* _Texte source_:
------------------------------

C. J. : La relation entre image et voix est très importante car les deux sont complémentaires, faisant voyager le spectateur dans l’Histoire, le temps et l’espace. Le contenu textuel est-il guidé par la découverte de certains endroits et les recherches qui ont suivi, ou avez-vous cherché des lieux ayant une signification particulière relative aux idées et histoires sur lesquelles vous enquêtez ? P. K. : Certains sujets de la caméra sont connus à l’avance, d’autres s’inventent le long du chemin. Il y a en principe un genre de carte, ou au moins une idée quant au processus cinématographique, bien que, pour Robinson in Ruins, je ne connaissais que ma première destination et l’intuition qu’au-delà, le film suivrait un chemin comme un rebours. L’arrivée à destination était un heureux hasard. Dans tous les films, à part seulement quelques brefs fragments de texte, les images ont toujours été photographiées et montées avant que l’écriture commence. C. J. : Le caractère fictionnel des films fait ressortir l’idée d’un voyage à la fois à travers le temps et l’espace. Ici je vois un lien avec le travail de Chris Marker dont le film, Sans Soleil, sera présenté pendant l’exposition à l’École Spéciale d’Architecture. Diriez-vous qu’il existe une relation entre votre travail et le sien, particulièrement votre engagement politique et les thèmes de la mémoire et de l’espace ? P. K. : Je pense que ce ne serait pas lui faire honneur que d’impliquer Chris Marker dans quoi que ce soit que j’ai fait. J’ai vu La Jetée pour la première fois en 1969, et, comme beaucoup de personnes, j’ai été frappé par ce film, mais c’était dix ans avant que je pense à en faire un moi-même. London était en partie inspiré par le visionnage de Joli Mai. C. J. : Nous allons aussi montrer un film intitulé La sixième face du Pentagone par Marker, centré sur la protestation anti-guerre du Vietnam à Washington DC en 1967. Il a été décrit comme une version militante des actualités filmées. Cela semble très loin du rythme posé de vos films où la caméra semble toujours comme à distance de l’action. Cependant, n’y a-t-il pas de connexion entre votre travail et celui de Marker, au-delà du format cinéma d’essai, en ce sens que votre représentation du monde est radicalement différente de celle du prisme des médias ? P. K. : Peut-être, mais beaucoup de personnes s’y essaient, n’est-ce pas ?

------------------------------

Recopiez l'extrait d'entretien ci-dessus en entier, sans y changer un seul mot. Les enregistrements ne sont d'aucune utilité ici.

Données de lecture de graphiques:
------------------------------

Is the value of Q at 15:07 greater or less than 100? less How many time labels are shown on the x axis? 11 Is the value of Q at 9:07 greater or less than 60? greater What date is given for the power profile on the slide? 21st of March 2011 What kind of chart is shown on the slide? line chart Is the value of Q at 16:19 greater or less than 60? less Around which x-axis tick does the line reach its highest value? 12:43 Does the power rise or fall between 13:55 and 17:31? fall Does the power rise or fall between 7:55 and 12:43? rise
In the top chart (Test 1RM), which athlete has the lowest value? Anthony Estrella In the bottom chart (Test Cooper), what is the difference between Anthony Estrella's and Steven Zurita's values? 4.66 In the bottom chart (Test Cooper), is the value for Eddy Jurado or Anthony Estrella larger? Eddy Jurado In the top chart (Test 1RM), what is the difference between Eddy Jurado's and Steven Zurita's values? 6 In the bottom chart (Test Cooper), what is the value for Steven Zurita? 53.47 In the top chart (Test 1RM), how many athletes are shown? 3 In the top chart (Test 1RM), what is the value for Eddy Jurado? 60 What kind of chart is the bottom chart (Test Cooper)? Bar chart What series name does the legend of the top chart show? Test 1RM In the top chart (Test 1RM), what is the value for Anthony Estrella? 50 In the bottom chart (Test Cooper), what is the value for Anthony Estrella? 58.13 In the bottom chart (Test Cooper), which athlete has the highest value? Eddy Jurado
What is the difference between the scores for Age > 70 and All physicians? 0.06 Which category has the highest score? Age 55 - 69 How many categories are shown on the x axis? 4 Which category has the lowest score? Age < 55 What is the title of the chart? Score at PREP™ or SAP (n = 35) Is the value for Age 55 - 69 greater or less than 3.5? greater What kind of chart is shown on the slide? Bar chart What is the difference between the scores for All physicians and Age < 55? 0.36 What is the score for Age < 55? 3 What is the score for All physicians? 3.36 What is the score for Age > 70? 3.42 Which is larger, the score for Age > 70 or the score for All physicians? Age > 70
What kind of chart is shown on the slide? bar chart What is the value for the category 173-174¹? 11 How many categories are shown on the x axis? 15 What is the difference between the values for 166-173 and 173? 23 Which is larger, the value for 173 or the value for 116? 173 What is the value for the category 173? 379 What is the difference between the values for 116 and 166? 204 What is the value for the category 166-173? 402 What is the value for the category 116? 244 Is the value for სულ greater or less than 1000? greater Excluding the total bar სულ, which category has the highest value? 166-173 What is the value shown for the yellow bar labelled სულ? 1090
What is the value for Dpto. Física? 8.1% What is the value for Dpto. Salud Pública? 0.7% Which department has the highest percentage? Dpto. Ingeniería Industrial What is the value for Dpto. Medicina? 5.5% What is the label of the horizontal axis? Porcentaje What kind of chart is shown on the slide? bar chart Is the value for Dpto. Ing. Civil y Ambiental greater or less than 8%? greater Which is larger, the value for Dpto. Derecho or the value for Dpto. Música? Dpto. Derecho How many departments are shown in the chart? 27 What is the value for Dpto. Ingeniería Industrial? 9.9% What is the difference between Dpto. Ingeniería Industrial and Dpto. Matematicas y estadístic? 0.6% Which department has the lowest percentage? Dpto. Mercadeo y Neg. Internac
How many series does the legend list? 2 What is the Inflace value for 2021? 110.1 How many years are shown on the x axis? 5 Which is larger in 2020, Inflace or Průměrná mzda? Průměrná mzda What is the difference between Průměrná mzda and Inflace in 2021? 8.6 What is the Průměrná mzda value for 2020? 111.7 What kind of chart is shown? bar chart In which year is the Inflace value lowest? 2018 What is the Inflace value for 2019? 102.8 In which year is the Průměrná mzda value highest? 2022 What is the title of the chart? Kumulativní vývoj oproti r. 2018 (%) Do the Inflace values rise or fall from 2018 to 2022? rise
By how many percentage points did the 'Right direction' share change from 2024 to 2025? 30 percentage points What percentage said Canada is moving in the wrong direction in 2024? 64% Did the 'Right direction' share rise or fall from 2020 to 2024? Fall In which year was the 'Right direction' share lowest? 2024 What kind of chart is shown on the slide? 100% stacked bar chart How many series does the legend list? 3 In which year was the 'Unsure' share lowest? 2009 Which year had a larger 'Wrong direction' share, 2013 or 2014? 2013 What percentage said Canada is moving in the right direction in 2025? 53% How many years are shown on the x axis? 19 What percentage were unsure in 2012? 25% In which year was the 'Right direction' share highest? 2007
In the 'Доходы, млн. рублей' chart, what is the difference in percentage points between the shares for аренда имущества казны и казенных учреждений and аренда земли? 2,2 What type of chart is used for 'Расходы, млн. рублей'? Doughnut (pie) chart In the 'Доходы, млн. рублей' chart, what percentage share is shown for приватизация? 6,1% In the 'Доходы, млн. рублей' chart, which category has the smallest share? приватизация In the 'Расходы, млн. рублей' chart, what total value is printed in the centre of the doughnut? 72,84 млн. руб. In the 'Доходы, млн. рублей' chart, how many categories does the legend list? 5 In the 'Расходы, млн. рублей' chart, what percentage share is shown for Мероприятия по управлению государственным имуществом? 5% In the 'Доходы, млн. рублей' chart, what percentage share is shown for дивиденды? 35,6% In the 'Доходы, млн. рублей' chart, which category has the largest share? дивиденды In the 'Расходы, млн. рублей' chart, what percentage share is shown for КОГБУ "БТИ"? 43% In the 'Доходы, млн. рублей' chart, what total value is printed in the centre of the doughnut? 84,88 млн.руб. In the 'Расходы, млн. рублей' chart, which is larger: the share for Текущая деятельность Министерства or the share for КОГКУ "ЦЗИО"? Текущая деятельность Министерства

------------------------------

* _Tâche accomplie_:
C. J. : La relation entre image et voix est très importante car les deux sont complémentaires, faisant voyager le spectateur dans l’Histoire, le temps et l’espace. Le contenu textuel est-il guidé par la découverte de certains endroits et les recherches qui ont suivi, ou avez-vous cherché des lieux ayant une signification particulière relative aux idées et histoires sur lesquelles vous enquêtez ? P. K. : Certains sujets de la caméra sont connus à l’avance, d’autres s’inventent le long du chemin. Il y a en principe un genre de carte, ou au moins une idée quant au processus cinématographique, bien que, pour Robinson in Ruins, je ne connaissais que ma première destination et l’intuition qu’au-delà, le film suivrait un chemin comme un rebours. L’arrivée à destination était un heureux hasard. Dans tous les films, à part seulement quelques brefs fragments de texte, les images ont toujours été photographiées et montées avant que l’écriture commence. C. J. : Le caractère fictionnel des films fait ressortir l’idée d’un voyage à la fois à travers le temps et l’espace. Ici je vois un lien avec le travail de Chris Marker dont le film, Sans Soleil, sera présenté pendant l’exposition à l’École Spéciale d’Architecture. Diriez-vous qu’il existe une relation entre votre travail et le sien, particulièrement votre engagement politique et les thèmes de la mémoire et de l’espace ? P. K. : Je pense que ce ne serait pas lui faire honneur que d’impliquer Chris Marker dans quoi que ce soit que j’ai fait. J’ai vu La Jetée pour la première fois en 1969, et, comme beaucoup de personnes, j’ai été frappé par ce film, mais c’était dix ans avant que je pense à en faire un moi-même. London était en partie inspiré par le visionnage de Joli Mai. C. J. : Nous allons aussi montrer un film intitulé La sixième face du Pentagone par Marker, centré sur la protestation anti-guerre du Vietnam à Washington DC en 1967. Il a été décrit comme une version militante des actualités filmées. Cela semble très loin du rythme posé de vos films où la caméra semble toujours comme à distance de l’action. Cependant, n’y a-t-il pas de connexion entre votre travail et celui de Marker, au-delà du format cinéma d’essai, en ce sens que votre représentation du monde est radicalement différente de celle du prisme des médias ? P. K. : Peut-être, mais beaucoup de personnes s’y essaient, n’est-ce pas ?